最可悲的是玉如意,我的親姨妹,一開始她也不敢供出幕後主謀,後來是臣好勸歹勸的,說服她當堂說出幕後主使者。沒有想到,就在她要說出來時,被人用暗器擊殺,也死了。

但是,玉如意在死前已經用動作告訴我們誰是幕後的操縱者。她臨時前,指向了融王爺。指證融王就是主謀。”

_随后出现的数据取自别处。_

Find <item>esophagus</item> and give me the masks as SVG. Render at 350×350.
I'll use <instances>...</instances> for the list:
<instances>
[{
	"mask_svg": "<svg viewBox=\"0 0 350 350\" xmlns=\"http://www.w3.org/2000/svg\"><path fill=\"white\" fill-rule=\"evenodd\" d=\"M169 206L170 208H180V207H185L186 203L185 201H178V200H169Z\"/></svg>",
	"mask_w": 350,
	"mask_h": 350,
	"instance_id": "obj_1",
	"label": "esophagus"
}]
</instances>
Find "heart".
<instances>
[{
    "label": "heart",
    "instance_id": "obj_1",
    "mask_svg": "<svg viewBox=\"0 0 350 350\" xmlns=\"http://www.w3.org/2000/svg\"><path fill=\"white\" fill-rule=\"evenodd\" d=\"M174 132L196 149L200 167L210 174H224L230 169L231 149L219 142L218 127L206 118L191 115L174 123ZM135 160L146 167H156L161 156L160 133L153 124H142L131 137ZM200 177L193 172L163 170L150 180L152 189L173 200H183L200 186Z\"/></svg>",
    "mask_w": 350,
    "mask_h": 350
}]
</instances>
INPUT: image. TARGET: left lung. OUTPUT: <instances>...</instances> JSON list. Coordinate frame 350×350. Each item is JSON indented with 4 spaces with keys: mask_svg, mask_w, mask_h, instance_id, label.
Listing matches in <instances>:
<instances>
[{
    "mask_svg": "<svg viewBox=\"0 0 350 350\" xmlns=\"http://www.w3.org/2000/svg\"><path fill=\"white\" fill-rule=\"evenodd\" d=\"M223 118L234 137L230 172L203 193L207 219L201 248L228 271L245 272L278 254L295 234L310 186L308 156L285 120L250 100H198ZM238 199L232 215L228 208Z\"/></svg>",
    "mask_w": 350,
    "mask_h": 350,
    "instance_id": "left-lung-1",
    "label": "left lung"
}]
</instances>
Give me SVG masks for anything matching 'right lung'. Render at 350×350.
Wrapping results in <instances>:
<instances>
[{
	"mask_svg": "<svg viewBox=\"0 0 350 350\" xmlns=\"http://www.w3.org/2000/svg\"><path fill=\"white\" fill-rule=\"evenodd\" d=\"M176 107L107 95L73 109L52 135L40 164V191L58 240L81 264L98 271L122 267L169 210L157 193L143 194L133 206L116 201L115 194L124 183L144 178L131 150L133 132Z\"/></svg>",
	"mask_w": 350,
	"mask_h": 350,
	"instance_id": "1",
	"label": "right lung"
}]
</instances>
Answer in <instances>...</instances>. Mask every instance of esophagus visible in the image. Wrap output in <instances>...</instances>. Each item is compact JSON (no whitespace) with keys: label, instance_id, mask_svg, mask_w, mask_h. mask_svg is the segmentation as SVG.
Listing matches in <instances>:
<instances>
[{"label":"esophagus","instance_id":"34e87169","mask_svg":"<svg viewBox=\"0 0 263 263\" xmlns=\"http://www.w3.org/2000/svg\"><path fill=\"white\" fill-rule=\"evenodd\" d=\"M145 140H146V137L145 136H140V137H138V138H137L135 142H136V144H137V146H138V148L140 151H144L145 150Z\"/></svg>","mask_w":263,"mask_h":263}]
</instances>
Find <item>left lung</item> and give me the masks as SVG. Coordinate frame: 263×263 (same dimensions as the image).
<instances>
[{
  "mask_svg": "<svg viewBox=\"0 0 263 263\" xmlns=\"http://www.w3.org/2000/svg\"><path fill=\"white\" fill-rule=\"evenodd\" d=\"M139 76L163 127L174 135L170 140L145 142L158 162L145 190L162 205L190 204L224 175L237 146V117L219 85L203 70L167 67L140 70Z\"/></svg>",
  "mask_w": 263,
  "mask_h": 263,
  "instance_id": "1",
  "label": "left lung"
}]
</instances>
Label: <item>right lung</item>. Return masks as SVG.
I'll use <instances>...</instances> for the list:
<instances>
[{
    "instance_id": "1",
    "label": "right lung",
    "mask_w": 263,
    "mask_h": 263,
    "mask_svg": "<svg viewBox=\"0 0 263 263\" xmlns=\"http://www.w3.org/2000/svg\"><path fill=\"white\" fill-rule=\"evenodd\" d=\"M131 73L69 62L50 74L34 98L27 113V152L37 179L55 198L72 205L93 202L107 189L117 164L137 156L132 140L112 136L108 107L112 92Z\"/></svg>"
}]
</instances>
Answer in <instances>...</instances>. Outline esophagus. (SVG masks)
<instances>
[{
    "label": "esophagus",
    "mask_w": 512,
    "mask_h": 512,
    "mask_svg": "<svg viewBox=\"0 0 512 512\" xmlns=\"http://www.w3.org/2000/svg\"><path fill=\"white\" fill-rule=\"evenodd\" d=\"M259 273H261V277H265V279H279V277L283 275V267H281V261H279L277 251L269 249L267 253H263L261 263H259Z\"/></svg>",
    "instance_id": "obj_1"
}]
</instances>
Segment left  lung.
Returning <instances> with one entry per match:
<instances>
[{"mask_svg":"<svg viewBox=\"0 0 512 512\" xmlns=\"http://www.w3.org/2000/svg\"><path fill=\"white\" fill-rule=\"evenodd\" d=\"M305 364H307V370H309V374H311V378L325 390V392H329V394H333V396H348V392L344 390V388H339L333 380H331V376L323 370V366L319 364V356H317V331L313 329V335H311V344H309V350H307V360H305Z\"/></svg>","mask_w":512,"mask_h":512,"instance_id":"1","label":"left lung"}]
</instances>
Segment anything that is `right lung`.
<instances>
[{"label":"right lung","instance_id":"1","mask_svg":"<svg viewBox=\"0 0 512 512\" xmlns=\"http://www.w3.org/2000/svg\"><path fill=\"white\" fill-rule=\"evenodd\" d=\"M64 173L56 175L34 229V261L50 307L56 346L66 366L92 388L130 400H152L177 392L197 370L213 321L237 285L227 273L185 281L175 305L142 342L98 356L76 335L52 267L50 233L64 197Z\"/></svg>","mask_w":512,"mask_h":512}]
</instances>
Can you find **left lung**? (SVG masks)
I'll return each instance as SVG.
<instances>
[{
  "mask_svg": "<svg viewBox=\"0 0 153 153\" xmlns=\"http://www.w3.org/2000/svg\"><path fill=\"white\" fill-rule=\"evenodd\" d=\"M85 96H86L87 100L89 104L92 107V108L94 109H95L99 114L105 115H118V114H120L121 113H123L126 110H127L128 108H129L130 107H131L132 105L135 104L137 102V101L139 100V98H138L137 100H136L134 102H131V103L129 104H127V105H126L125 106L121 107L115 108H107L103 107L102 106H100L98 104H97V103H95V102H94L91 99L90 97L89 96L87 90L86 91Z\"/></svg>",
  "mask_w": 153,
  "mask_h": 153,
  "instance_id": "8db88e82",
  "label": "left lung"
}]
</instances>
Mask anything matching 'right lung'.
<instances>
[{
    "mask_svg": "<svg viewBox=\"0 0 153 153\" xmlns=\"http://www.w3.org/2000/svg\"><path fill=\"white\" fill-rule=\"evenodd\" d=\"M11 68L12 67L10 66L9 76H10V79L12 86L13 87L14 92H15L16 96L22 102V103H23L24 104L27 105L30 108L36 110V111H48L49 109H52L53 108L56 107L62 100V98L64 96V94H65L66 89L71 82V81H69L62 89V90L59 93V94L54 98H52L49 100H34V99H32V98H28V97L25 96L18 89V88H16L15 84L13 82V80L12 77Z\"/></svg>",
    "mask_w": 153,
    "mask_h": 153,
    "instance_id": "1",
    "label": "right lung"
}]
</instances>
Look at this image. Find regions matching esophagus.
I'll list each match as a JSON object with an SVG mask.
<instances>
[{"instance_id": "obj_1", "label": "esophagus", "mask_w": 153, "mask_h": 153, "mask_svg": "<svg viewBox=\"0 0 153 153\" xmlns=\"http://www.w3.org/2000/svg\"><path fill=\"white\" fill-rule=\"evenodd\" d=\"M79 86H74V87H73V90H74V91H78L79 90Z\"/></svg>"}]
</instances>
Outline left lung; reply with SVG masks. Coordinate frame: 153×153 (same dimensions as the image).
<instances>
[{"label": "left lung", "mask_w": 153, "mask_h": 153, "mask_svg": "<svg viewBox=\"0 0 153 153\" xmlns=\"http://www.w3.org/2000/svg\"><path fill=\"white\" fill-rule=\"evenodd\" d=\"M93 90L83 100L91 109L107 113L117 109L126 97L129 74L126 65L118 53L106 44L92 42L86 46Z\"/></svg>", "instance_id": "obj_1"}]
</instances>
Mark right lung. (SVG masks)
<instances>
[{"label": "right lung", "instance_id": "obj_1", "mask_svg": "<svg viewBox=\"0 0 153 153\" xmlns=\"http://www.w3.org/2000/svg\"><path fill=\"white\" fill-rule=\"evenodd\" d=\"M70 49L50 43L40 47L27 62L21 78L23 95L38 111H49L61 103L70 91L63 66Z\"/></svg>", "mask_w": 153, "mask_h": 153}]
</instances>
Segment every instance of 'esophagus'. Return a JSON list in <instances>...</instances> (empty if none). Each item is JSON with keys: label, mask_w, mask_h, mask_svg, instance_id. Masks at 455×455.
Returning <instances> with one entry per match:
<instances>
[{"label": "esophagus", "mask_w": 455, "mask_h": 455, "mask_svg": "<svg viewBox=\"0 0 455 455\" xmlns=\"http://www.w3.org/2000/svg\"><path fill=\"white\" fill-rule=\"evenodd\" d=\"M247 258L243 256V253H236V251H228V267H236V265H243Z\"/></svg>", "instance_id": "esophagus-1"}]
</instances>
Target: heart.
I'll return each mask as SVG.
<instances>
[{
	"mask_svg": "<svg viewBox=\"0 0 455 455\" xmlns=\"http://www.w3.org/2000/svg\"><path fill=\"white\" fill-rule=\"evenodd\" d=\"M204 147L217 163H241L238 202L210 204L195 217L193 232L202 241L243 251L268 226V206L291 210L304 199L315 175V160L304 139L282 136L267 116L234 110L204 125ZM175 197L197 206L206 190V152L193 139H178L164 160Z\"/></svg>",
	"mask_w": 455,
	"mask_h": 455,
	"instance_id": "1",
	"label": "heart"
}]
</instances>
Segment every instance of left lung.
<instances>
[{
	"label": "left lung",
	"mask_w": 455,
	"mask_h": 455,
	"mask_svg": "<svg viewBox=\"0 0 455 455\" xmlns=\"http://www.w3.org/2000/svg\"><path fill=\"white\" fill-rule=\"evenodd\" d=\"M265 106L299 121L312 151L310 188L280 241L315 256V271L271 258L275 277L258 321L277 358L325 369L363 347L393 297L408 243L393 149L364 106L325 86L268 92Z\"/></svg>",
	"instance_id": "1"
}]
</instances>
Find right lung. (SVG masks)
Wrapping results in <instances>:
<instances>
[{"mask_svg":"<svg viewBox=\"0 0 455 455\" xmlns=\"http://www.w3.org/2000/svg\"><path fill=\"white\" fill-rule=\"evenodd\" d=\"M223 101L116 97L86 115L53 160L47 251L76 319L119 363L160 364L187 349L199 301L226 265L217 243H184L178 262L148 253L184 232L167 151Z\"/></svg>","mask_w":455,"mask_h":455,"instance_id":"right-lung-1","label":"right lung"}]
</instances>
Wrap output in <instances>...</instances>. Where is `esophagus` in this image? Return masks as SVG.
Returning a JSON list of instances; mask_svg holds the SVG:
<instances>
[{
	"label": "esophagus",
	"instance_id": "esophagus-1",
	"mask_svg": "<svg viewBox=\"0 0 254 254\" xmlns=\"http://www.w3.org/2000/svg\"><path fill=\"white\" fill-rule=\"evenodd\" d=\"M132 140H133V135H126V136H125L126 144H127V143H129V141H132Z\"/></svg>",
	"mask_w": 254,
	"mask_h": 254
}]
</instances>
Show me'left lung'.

“劉中興,你可不是胡說八道。融王爺無罪,是被冤枉的,我已經當堂查清。大堂之下幾十人之多,除了你沒有人看到玉如意臨時死之前指向的人是融王爺。你這叫血口噴人,是要承擔責任的。”

張治林犯急,直呼劉中興的名字,連劉太尉也不叫了。

“就算是你說的,其它人沒有看見。但是,大家都看見,也聽見了。心明說脅迫他的人勢力強大,玉如意也說脅迫她的人是皇子,還是被封了王的皇子。當今朝野之上,能讓心明害怕,還被封了王的皇子,只有一人。還需要言明不成?”

劉中興是針鋒相對,半句話也不讓。

“劉中興,你是老糊塗了,被封王的皇子可不指融王一人,你不會忘記前天陛下下旨封二皇子為和王一事吧?你口中說的勢力強大,是指融王爺?你更是老糊塗,朝野上下無人不知融王爺母族單薄,無有權勢,蓮妃一心吃齋唸佛守著清靜,從不暗中扶植自己的勢力。融王爺在朝堂內外,更沒有結黨營私。若要論起勢力強大的皇子,當屬二皇子和王,與大皇子融王沾不上半分。”

張治林今天也變得口齒伶俐起來,你有來言,我有去語。

“張愛卿,你審理的融王無罪,可有真憑實證?”

“啟奏陛下,融王爺無罪,可是鐵證如山,確實無罪,是被東方普故意陷害。”

“哦,說來與朕聽聽。”

“盜採金礦一案截止今日,應該是發生在十個月以前。那時,融王剛剛被封為親王,接受了陛下之命,查詢丟失的國寶金鑲玉璽,後來,去梨花宮緝拿盜匪。他此時不在京城中,與何與東方普勾結。查詢玉璽的全過程均有江夏五鬼陪同,他們可以作證,這裡有他們畫押的口供。”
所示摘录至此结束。